Seattle, WA (June 8, 2007)–On the opening day of the 2007 Microsoft Audio Music Partner (AMP) Summit a couple weeks ago, CEntrance announced that its USB and 1394 audio drivers, which aggregate hardware devices, are now available for Windows Vista. With this new release, CEntrance improves upon its device aggregation technology by enabling consumers to connect 1394 and USB audio interfaces at the same time and use them together.
The new CEntrance aggregating drivers are already compatible with the majority of 1394 and USB chips on the market. The CEntrance audio driver engine is in use in major studios, production and theater companies around the world. It is compatible with ASIO2, GSIF2, and has been road-tested with a variety of pro audio applications, such as Cubase, Sonar, Sound Forge, and GigaStudio.
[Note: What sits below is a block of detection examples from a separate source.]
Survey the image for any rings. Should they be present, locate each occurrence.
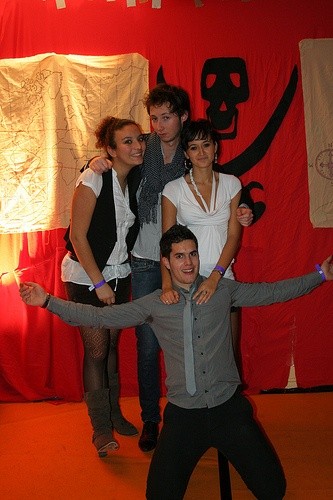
[165,300,168,303]
[201,291,207,294]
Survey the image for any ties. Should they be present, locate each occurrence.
[179,285,197,397]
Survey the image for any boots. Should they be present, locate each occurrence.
[85,390,119,458]
[109,375,138,436]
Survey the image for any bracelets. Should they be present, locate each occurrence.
[41,294,50,308]
[88,279,106,291]
[212,265,225,276]
[314,264,326,281]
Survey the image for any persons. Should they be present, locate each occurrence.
[79,83,253,452]
[160,119,242,376]
[19,225,333,500]
[61,115,146,457]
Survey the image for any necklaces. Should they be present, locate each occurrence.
[121,178,126,189]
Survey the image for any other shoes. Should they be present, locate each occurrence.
[138,421,159,451]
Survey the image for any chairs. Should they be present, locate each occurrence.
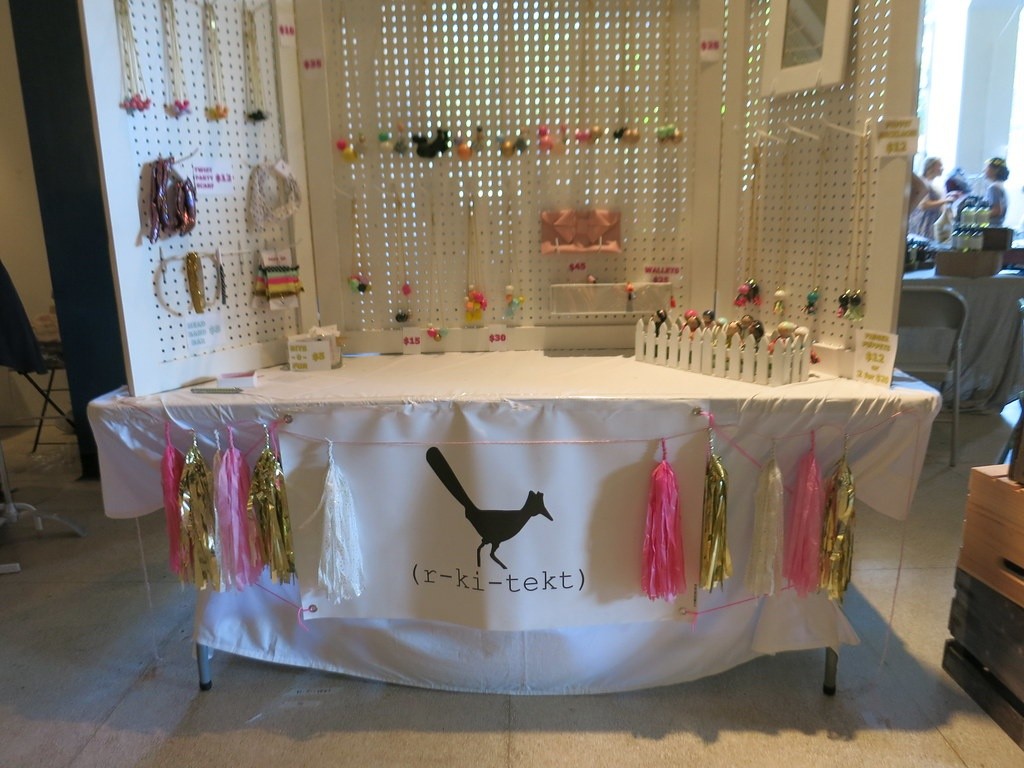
[895,284,965,468]
[0,260,77,451]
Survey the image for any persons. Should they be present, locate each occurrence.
[981,158,1009,227]
[906,156,954,241]
[653,308,820,367]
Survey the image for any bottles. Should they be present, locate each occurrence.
[961,200,993,228]
[951,224,984,251]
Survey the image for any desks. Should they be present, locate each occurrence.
[898,268,1024,414]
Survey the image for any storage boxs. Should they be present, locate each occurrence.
[286,335,341,371]
[218,370,258,389]
[935,228,1024,275]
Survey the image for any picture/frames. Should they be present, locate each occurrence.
[762,0,855,96]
The product supports all standard resolutions and bit depths, and features round-trip audio latency of just under 6 ms, for 1394 and USB.
According to Centrance, while consumers will benefit from this technology via an improved user experience, OEMs will feel the largest impact of this announcement. Using a single driver engine simplifies the technology roadmap for a device manufacturer, which can now offer one Windows driver for the entire product line. The need to support existing products will no longer come at the expense of innovation. Manufacturers can quickly embrace new chips and technologies without fear of losing compatibility with existing products.
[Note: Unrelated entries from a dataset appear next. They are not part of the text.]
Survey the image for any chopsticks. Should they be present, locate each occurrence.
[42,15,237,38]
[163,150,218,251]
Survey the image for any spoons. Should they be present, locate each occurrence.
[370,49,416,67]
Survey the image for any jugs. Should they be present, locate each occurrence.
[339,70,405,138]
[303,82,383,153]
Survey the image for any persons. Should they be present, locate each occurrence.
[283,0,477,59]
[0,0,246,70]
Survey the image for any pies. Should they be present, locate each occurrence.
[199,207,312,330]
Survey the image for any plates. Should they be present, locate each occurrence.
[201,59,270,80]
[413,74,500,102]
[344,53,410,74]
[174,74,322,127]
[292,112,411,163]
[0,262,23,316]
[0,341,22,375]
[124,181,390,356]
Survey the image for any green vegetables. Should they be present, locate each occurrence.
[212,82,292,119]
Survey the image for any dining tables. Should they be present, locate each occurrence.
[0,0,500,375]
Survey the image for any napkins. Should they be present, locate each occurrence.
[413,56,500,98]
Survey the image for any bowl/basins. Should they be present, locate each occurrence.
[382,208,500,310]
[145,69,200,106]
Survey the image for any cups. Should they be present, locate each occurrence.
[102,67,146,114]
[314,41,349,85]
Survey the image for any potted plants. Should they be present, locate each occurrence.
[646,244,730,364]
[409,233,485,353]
“New 1394 and USB chips constantly enter the market,” explained Michael Goodman, managing director of CEntrance. “Staying on the cutting edge often means making a tough choice between new interface technology and an existing platform. CEntrance solved this dilemma by creating OEM drivers that are future-proof and compatible with an entire product line. One driver for all products–this is how CEntrance saves money in New Product Development.”
“Audio and video production situations often require more inputs and outputs than what comes built in to a laptop or desktop PC,” said Dan Moore, business development manager for the Developer & Platform Evangelism Group at Microsoft Corp. “We are excited about new technologies that enhance the capabilities of USB and 1394 devices, thereby increasing the PC’s usefulness in these situations and providing a better overall user experience for our customers.”